Der Ort der Bildausgabe macht einen Unterschied

Bevor es an die Benchmarks geht, bedarf es unter Nutzung der Asus ROG XG Mobile am Asus ROG Flow X13 noch einiger Absätze zu einer gerätespezifischen Eigenart: dem Leistungsunterschied zwischen der Ausgabe des Bildes auf dem Notebook- und auf einem externen Display.
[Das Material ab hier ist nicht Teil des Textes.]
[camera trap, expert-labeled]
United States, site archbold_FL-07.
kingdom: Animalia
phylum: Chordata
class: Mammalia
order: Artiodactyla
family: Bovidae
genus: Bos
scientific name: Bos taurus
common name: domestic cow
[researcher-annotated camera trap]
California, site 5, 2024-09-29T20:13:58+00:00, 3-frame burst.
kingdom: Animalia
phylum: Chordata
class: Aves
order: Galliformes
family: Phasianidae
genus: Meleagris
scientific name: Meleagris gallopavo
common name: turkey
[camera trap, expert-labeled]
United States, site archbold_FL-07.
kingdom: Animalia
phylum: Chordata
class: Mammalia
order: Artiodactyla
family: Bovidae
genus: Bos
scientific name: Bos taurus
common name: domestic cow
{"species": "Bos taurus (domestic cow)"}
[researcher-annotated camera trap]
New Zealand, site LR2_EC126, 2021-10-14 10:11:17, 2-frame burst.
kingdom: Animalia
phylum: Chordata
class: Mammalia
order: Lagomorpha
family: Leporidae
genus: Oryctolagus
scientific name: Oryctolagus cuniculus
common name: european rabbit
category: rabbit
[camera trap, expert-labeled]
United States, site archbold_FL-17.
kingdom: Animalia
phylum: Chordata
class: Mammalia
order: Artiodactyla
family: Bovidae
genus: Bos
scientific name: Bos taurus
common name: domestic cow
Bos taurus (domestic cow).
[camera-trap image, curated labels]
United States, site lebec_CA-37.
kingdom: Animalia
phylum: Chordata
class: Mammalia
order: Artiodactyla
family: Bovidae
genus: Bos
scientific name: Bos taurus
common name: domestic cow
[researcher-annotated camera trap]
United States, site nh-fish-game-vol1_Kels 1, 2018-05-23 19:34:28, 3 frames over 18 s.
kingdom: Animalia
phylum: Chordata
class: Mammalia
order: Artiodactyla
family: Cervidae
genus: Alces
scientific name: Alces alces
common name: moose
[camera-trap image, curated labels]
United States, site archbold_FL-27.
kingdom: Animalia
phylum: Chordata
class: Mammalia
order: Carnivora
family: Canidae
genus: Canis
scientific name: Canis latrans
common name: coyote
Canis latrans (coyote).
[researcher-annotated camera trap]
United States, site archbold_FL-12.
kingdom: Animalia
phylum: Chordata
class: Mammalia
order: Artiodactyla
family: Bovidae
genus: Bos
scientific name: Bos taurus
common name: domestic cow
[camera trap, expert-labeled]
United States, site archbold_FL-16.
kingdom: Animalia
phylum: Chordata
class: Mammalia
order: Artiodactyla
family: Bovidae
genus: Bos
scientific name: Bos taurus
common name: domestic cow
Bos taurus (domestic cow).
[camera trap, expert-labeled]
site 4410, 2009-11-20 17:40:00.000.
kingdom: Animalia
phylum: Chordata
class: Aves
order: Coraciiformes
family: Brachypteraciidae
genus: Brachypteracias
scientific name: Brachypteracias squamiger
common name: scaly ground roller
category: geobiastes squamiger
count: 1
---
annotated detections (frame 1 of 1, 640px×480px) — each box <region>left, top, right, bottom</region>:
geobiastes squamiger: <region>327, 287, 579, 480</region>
Auch wenn Asus die Bandbreite der PCIe-Verbindung zur ROG XG Mobile gegenüber Thunderbolt 3/4 um fast 60 Prozent angehoben hat, macht es einen Unterschied, ob die externe GPU das berechnete Bild direkt an einen Monitor ausgibt oder über das Kabel zurück an das Notebook sendet, um es auf dessen Display auszugeben. Wie groß der Einfluss ist, hängt vom Spiel ab. Asus selbst beziffert ihn auf 5 bis 10 Prozent. Im Test der Redaktion war die Differenz zum Teil aber signifikant größer.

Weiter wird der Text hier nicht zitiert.